Because my grandmother's lack of oxygen, she was slowly but surely less with us than not.  For some reason, even when she didn't recognize anyone else in the room, she always did know who I was...but she didn't interact with me.  Most of the time you'd ask her, "Mita, quien soy yo?"  (Who am I?) and she would pretend she knew, it was like a little game for her until she stopped pretending and her glare was blank.  All of this ws way too much for me.  I was pregnant at the time with my son Josef Nicolas-Pablo, and I began experiencing heavy contractions every time I visited with my grandmother.  Watching her leave me was too much, too emotional for me.  Mita leaving me was reliving my father's death and I couldn't handle it!  My OB doctor made me choose between saving my son's life in utero or visiting Mita....it was the hardest decision I've ever made.  But at the same time one that made me happy that how I would remember her was not the Mita of her last days on Earth but instead of the plump Mita whose smile could light up a room!  Today, I wish I would have spent more time with her....can't change the past...but I can share with my children the insights and wisdom she left with me.

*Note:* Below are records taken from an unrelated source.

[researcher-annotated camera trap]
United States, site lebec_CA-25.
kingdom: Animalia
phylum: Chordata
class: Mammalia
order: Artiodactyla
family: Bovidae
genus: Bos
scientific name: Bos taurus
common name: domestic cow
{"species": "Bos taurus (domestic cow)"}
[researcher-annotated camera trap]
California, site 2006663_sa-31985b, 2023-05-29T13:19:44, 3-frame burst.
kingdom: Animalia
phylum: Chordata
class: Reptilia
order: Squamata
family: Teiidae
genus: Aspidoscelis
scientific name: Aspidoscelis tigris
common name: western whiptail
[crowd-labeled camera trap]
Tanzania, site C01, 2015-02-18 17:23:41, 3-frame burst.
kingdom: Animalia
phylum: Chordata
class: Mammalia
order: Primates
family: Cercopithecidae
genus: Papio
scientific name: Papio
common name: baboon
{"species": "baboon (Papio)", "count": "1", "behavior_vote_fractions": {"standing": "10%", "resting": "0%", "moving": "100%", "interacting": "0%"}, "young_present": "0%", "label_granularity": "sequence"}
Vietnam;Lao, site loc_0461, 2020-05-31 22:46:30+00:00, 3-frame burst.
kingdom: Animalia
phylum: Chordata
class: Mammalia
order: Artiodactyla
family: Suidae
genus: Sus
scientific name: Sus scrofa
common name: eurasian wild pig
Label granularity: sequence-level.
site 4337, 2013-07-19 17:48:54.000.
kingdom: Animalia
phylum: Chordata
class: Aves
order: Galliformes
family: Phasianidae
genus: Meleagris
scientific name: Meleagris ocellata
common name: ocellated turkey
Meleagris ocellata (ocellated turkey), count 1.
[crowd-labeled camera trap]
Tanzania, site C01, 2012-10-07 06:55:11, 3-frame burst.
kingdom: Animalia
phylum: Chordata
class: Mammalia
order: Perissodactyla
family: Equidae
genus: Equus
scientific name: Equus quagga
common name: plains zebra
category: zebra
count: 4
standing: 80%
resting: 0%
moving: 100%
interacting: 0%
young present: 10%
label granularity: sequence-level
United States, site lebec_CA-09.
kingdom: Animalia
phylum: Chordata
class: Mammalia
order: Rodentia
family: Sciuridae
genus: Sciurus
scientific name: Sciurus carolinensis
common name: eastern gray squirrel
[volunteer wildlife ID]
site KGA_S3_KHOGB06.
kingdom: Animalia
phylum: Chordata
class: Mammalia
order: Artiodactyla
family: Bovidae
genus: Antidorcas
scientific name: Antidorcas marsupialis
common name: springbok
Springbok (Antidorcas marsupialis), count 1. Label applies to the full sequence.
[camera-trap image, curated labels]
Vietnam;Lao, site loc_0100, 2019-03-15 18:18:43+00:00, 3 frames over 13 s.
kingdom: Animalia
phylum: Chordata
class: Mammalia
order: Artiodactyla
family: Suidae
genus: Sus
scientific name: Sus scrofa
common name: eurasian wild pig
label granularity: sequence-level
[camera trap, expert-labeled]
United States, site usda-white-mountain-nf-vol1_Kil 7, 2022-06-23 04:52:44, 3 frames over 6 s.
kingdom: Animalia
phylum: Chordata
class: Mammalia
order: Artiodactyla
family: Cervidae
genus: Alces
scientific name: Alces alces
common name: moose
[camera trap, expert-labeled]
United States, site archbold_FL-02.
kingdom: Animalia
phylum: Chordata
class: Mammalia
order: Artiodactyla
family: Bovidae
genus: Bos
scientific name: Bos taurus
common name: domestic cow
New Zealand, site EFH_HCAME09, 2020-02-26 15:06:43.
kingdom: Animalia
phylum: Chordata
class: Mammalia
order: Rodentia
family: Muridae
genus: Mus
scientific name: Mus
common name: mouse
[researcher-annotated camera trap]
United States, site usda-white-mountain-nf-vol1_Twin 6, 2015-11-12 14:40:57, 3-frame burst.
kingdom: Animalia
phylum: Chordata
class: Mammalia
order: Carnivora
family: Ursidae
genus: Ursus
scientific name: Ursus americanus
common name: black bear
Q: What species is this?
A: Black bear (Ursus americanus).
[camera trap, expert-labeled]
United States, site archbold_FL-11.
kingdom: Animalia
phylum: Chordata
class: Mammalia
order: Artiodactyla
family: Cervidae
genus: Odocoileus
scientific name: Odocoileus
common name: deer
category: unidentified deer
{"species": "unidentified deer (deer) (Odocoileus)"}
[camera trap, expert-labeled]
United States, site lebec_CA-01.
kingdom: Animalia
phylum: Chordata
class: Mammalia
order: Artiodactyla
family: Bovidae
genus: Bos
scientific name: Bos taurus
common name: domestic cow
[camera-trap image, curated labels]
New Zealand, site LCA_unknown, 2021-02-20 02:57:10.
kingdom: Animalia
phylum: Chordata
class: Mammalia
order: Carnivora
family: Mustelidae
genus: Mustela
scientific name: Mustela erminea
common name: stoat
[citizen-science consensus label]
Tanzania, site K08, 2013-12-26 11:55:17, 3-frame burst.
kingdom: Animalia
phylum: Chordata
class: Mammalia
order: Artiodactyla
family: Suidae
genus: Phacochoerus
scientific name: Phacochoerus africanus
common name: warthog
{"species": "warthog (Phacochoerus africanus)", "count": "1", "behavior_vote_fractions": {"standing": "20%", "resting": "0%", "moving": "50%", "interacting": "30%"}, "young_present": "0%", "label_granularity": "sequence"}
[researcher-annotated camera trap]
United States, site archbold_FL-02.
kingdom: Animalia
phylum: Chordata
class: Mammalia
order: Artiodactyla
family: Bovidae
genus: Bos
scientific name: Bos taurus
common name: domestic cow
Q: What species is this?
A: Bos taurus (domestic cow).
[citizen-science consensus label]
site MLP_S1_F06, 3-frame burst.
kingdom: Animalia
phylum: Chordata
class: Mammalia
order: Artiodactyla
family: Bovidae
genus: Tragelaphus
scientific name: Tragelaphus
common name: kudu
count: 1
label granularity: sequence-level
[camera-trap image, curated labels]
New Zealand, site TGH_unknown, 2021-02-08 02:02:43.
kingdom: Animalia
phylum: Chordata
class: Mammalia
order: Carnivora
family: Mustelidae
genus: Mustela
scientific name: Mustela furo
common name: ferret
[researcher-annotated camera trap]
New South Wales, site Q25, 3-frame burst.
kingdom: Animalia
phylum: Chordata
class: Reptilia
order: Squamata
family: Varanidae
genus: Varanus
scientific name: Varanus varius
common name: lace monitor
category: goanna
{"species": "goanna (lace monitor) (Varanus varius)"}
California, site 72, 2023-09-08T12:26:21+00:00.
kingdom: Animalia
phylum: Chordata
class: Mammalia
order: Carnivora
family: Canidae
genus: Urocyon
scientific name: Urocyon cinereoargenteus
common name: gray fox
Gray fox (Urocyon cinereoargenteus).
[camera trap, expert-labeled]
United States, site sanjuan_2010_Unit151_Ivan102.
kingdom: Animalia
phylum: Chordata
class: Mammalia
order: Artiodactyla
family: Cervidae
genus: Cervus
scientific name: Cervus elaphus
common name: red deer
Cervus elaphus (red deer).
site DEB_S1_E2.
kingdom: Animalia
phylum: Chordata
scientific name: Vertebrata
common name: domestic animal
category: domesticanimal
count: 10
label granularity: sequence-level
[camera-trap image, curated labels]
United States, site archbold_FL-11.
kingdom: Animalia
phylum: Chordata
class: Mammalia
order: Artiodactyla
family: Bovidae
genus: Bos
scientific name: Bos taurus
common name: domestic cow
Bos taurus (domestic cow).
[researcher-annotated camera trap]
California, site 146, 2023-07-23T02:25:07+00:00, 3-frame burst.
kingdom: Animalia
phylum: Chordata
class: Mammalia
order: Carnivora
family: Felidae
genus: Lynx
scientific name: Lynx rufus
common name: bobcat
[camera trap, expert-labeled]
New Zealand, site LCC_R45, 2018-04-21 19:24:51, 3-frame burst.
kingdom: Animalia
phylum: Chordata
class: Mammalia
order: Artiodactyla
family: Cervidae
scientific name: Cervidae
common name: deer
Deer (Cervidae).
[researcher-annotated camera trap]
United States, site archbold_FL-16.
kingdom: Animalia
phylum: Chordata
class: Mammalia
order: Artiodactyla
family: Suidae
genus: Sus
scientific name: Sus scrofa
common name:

Mita is alive good and well in my heart!  She is my source of strength when I'm down...yes, she was a tough cookie but heck you kinda have to be when you are widowed with ten children - right?  Mita was my tower of strength...she was an amazing grandmother!  She made the best pancakes on Sunday morning and always had white Chiclets in her purse to share...her stories will always live with me and I now share with the world....the life of the Salazar family, their legacy and descendants...as I chase castles in the sky!

1 comment:

  1. Regardless of how things ended, how wonderful that you had Mita in your life.